Effects of Different Carbohydrates on the Simulation of Human Intestinal Bacterial Flora with in Vitro Culture


Objective: To investigate the optimal growth condition of human fecal bacterial flora in vitro by comparing the effect of different carbohydrates as cultural media.

Methods: Three fecal samples (1, 2, 3) were collected and inoculated into a single-stage chemostat system, in which starch medium (VI) and starch polysaccharide medium(XP) were used. Samples were collected for bacterial genomic DNA extraction and polymerase chain reaction-denaturing gradient gel electrophoresis (PCR-DGGE) analysis. Bacterial composition and short chain fatty acid (SCFA) were then analyzed.
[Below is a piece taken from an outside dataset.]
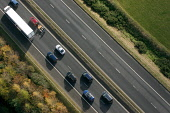 An aerial view of traffic on the M74, Scottish Borders. Picture Credit : Jason Baxter / Scottish Viewpoint  Tel: +44 (0) 131 622 7174  E-Mail : info@scottishviewpoint.com  Web: www.scottishviewpoint.c... Public 2008,autumn,sunny,transport,dual,carriageway,cars,lorry,pattern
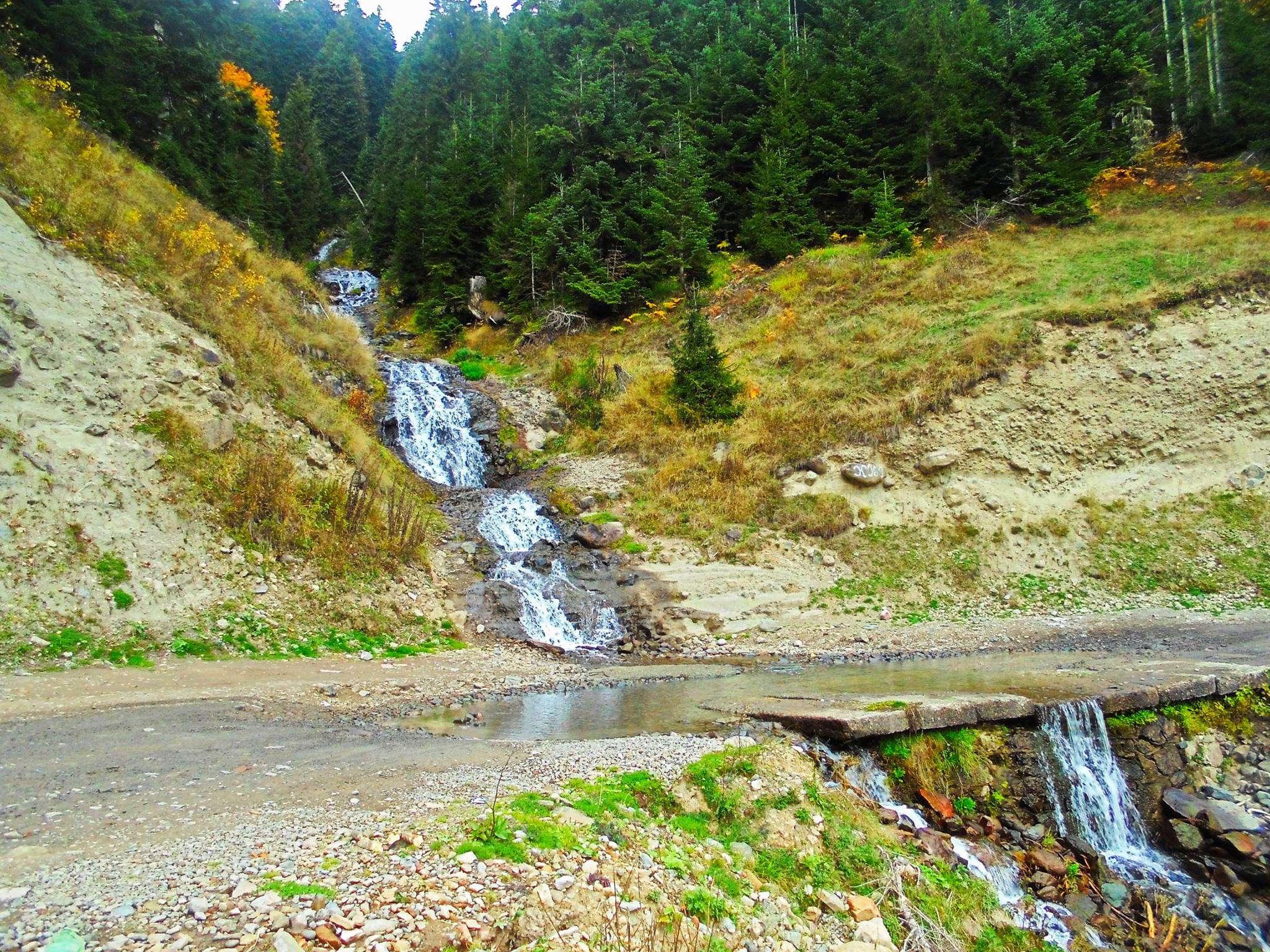 Осень в Грузии, перевал Годердзи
Results: The single stage chemostat system reached steady after operating 8 days, when evaluated by the PCR-DGGE. Bacterial 16s rRNA high-throughput sequencing showed that the intestinal bacteria of these three volunteers was mainly composed of four bacterial phyla, namely, Bacteroidetes, Firmicutes, Proteobacteria and Actinobacteria. When the influence of bacterial abundance was considered, the similarity of bacterial composition between the original fecal samples to the harvested flora after culture was 0.847, 0.825, 0.968 in VI medium and 0.927, 0.926, 0.836 in XP medium, respectively. The similarity was decreased to 0.553, 0.580, 0.623 with VI medium and 0.617, 0.520, 0.574 with XP medium, when the number of bacterial species was considered. The variation of host individual also influenced the simulation. VI medium favored fecal sample 3, while XP medium more benefited sample 1 and 2. Bacteroides and Lachnospiraceae_incertae_sedis grew in both VI and XP medium. However, some species were only detected in VI medium and some were specifically found in the XP medium. The SCFA concentration in fermenters was 15-35 mmol/L, mainly propionate and butyrate.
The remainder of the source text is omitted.